### Work to do
Exactly as written, transcribe the lines that run from the one containing "From among the" to the end of the records below.

------ Supplied records ------

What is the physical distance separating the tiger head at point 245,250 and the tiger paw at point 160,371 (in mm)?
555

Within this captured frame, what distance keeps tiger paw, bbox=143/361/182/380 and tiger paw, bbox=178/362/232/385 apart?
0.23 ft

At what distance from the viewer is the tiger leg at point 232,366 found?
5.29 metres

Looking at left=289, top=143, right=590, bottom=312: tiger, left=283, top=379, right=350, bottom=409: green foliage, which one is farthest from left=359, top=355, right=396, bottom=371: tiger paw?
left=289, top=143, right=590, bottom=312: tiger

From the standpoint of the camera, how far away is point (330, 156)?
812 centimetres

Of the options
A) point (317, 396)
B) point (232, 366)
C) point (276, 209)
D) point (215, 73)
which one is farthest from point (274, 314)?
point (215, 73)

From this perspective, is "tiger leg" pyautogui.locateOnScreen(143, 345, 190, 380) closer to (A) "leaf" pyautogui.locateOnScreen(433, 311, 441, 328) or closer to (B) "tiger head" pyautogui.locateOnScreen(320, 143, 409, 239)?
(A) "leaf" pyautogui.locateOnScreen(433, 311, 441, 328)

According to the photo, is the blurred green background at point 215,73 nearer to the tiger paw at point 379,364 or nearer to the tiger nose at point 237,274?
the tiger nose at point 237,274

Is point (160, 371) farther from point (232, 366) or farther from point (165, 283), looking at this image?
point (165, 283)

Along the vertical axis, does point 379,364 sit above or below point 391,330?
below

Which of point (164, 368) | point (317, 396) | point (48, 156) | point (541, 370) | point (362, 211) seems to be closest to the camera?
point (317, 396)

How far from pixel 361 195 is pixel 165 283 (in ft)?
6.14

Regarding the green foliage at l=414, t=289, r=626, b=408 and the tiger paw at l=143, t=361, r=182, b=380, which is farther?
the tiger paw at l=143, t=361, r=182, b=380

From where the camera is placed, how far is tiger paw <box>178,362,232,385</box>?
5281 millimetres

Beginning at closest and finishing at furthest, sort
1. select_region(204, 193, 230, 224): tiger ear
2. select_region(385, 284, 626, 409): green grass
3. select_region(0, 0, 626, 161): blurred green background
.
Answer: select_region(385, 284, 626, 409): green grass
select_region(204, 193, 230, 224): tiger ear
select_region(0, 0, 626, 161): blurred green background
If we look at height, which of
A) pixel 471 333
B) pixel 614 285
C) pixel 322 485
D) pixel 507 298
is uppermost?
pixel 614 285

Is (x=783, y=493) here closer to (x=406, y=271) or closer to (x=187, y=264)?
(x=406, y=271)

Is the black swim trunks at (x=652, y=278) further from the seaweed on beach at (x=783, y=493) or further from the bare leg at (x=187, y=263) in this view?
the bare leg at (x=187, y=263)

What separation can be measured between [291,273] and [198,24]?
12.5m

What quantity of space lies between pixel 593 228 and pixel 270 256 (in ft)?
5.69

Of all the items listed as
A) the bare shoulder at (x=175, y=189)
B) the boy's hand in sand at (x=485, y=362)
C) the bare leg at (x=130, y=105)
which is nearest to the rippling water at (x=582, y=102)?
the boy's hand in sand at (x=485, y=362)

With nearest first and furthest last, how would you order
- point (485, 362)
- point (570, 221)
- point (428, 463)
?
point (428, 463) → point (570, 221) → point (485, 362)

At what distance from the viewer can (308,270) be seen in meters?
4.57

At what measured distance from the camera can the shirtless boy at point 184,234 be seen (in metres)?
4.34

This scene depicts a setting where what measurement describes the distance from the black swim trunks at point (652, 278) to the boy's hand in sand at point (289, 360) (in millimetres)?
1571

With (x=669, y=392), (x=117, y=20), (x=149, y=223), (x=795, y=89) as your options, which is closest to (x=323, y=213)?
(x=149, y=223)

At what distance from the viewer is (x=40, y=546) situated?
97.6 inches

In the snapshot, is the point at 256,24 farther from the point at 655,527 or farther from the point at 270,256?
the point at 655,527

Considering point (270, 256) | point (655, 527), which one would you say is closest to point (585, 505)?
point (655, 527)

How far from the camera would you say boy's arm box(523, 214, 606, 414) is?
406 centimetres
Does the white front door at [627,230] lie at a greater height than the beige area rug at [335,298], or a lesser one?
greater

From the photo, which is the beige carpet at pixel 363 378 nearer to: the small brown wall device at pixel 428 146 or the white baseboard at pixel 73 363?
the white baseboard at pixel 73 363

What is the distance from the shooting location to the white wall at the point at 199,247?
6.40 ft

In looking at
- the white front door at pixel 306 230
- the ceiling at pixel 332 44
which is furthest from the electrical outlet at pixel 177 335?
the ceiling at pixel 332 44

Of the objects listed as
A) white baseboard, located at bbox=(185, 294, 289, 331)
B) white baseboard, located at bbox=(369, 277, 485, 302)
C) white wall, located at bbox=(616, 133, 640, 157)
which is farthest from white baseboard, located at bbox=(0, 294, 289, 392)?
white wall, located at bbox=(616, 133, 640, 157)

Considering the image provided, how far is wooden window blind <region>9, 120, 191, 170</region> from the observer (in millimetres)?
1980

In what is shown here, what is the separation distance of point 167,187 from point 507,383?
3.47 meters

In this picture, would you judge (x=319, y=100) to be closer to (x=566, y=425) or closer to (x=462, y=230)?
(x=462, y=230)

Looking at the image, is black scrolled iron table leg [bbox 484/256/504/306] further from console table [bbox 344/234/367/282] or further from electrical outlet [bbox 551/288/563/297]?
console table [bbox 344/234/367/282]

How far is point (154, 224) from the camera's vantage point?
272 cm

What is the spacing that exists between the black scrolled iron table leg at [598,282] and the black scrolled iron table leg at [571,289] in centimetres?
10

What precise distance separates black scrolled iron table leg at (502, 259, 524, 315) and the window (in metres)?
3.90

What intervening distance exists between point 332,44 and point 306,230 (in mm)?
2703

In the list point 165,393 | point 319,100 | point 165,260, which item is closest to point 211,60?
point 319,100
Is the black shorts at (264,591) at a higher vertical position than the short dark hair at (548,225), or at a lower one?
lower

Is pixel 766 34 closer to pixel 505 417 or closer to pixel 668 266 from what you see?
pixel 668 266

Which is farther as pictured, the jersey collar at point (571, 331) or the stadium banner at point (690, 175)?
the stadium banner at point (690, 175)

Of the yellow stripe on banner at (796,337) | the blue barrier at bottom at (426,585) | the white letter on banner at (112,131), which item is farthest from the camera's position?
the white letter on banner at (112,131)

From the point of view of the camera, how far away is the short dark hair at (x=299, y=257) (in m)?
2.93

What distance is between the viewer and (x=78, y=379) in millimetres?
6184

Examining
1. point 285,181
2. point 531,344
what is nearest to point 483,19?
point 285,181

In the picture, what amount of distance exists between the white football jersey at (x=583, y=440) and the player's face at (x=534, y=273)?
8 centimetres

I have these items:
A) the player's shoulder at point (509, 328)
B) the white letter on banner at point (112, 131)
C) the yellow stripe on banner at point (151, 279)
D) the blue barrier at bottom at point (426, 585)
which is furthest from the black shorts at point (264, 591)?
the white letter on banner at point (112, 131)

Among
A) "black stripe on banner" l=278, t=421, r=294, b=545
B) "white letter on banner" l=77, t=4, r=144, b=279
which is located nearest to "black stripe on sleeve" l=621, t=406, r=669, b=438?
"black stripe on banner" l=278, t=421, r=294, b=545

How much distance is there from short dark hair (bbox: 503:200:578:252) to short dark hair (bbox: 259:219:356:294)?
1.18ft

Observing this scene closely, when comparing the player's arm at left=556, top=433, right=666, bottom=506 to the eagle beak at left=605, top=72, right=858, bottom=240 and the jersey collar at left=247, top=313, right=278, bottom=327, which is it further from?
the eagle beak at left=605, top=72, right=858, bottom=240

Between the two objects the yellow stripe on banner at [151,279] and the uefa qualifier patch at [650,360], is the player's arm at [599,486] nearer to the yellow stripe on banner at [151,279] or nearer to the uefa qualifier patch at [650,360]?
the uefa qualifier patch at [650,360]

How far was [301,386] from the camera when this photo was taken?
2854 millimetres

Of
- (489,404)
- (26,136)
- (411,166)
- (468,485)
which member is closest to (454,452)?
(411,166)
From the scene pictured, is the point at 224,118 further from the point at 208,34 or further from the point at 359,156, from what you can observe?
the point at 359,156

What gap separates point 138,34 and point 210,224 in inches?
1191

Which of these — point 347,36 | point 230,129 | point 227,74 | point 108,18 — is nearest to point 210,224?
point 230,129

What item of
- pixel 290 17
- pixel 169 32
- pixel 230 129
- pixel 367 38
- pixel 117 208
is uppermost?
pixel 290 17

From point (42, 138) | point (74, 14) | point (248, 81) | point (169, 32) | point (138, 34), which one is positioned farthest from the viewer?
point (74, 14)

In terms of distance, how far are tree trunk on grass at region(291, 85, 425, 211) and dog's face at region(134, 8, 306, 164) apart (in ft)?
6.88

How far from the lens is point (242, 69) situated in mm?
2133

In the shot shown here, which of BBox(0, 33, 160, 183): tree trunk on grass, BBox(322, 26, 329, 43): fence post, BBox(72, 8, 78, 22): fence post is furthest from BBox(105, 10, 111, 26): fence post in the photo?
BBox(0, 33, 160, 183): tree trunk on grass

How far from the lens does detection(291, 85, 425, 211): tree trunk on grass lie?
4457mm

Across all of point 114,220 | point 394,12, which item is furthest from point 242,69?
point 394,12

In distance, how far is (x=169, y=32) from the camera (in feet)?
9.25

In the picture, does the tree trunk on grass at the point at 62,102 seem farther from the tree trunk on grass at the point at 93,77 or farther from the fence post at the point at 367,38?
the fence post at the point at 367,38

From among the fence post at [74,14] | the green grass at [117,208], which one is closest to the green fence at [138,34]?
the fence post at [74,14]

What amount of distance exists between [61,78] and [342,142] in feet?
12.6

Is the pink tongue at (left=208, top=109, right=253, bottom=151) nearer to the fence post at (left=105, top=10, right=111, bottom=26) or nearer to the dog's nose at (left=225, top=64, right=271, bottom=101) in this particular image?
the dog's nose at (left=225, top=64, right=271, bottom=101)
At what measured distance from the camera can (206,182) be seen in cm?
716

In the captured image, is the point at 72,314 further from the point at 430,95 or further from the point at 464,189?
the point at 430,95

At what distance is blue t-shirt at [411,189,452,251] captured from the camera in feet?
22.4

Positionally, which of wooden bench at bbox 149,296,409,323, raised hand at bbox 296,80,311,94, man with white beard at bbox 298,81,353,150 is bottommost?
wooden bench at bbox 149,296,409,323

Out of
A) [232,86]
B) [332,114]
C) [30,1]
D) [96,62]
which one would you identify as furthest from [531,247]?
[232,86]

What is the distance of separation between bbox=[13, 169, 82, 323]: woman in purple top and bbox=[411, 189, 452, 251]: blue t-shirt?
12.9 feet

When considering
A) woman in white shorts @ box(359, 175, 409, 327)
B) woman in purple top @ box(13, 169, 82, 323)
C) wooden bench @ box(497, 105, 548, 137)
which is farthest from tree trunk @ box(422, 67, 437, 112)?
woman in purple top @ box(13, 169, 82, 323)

------

### Solution to the exercise
From among the fence post at [74,14] | the green grass at [117,208], which one is closest to the green fence at [138,34]?
the fence post at [74,14]

What amount of distance exists between [61,78] and [342,142] in feet?
12.6

Is the pink tongue at (left=208, top=109, right=253, bottom=151) nearer to the fence post at (left=105, top=10, right=111, bottom=26) or nearer to the dog's nose at (left=225, top=64, right=271, bottom=101) in this particular image?
the dog's nose at (left=225, top=64, right=271, bottom=101)
At what measured distance from the camera can (206,182) be seen in cm?
716

In the captured image, is the point at 72,314 further from the point at 430,95 or further from the point at 464,189?
the point at 430,95

At what distance is blue t-shirt at [411,189,452,251] captured from the camera in feet?
22.4

Positionally, which of wooden bench at bbox 149,296,409,323, raised hand at bbox 296,80,311,94, man with white beard at bbox 298,81,353,150 is bottommost?
wooden bench at bbox 149,296,409,323

Out of
A) [232,86]
B) [332,114]
C) [30,1]
D) [96,62]
which one would you identify as furthest from [531,247]?
[232,86]

What is the distance of separation between bbox=[13, 169, 82, 323]: woman in purple top and bbox=[411, 189, 452, 251]: blue t-shirt?
12.9 feet

When considering
A) woman in white shorts @ box(359, 175, 409, 327)
B) woman in purple top @ box(13, 169, 82, 323)
C) wooden bench @ box(497, 105, 548, 137)
which is farthest from tree trunk @ box(422, 67, 437, 112)?
woman in purple top @ box(13, 169, 82, 323)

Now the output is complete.